# START OF TEXT SECTION

In my despair I remain silent — in my grief I remain broken

Comfort has eluded me — freedom taken wing

I imagine a life in retrospect — a life splayed with love

a life full of joy — a life full of purpose

A throe awakens me — my gullible mind has run its reel

My life only a credulous illusion — a fantasy a dream

A cesspool of opprobrium and rejection and failure

At this late stage of the game, my physical freedom seems farther than ever. As painful as it feels, I have to accept the fact that I’m just another number lost in the belly of the beast, an unredeemable monster in the eyes of my captors, too dangerous to set free. An invisible man, an unknown hero, who refused to give up names of others in the illegal cannabis trade; who bit the bullet for a product the United States celebrates today.

And even if there’s a faint ember of hope left out in the distance, for Families Against Mandatory Minimums, NORML [National Organization for the Reform of Marijuana Laws], cannabis activists, prison reform organizations, and others to collectively find new, innovative ways to demand the release of those harmed by the “war on drugs” — and not through letters of request to the White House and Congress where they’ll meet the same fate of shredded disappointment in a bureaucratic maze as happened to my poor Mom and family back in 2016, near the conclusion of the Obama administration, when they mailed 1000 personal letters to 150 state representatives and 100 senators pleading their support for my clemency petition, only to receive three letters in reply, saying, “We can’t help. Find other ways.” — such hope would just get crushed under the premise that it has often been said, “the wheels of justice grind slowly” … but in this situation they seem to have turned glacial, frozen, unable to turn.

# END OF TEXT SECTION

- _GIVEN TASK_:
Copy the passage on imprisonment above, from the words containing "My life only" through "States celebrates today.", and substitute "villain" for "monster" wherever it occurs.

# START OF DATA

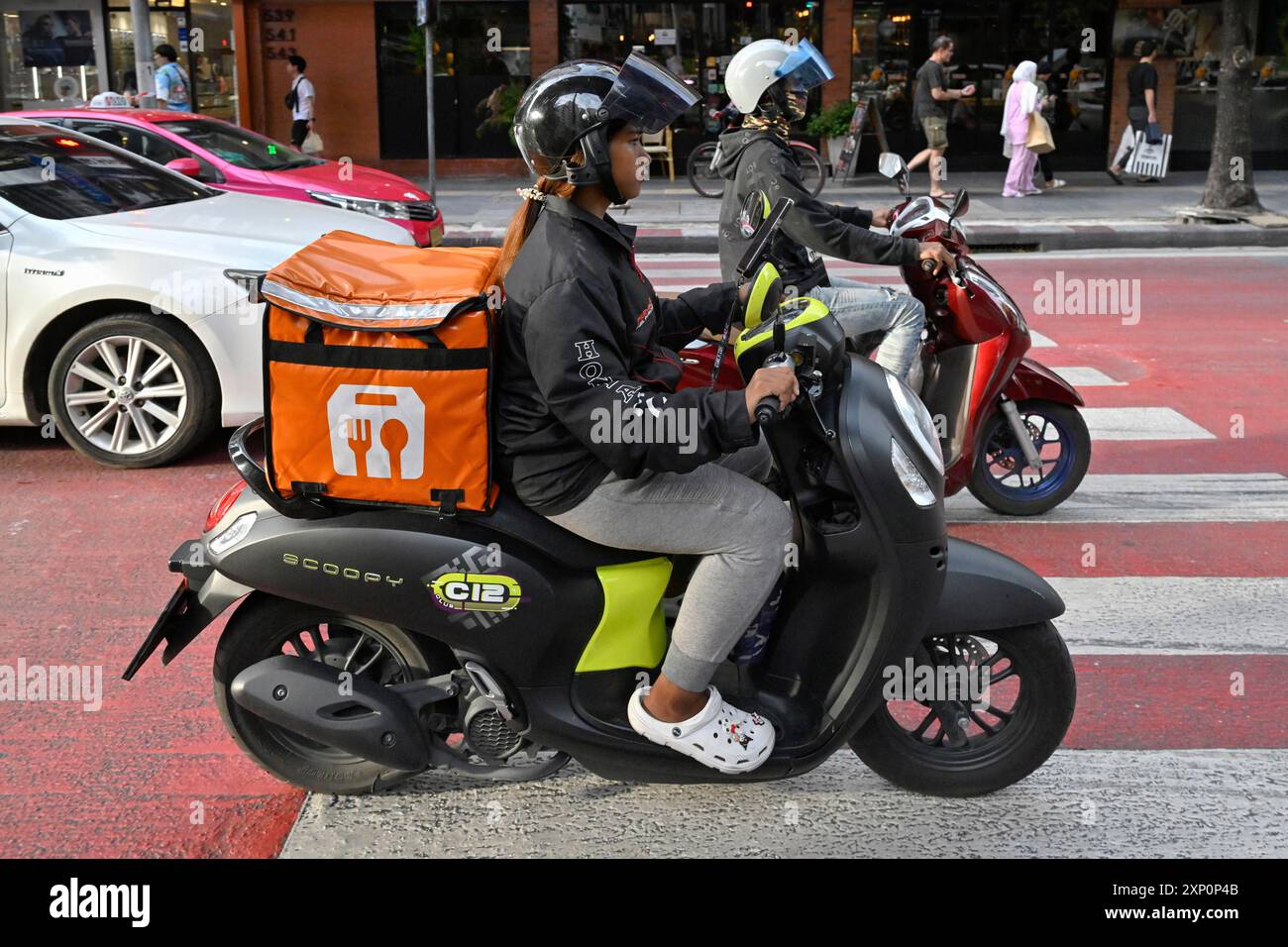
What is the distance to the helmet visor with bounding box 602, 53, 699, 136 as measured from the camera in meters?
3.15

# END OF DATA

- _RESULT_:
My life only a credulous illusion — a fantasy a dream

A cesspool of opprobrium and rejection and failure

At this late stage of the game, my physical freedom seems farther than ever. As painful as it feels, I have to accept the fact that I’m just another number lost in the belly of the beast, an unredeemable villain in the eyes of my captors, too dangerous to set free. An invisible man, an unknown hero, who refused to give up names of others in the illegal cannabis trade; who bit the bullet for a product the United States celebrates today.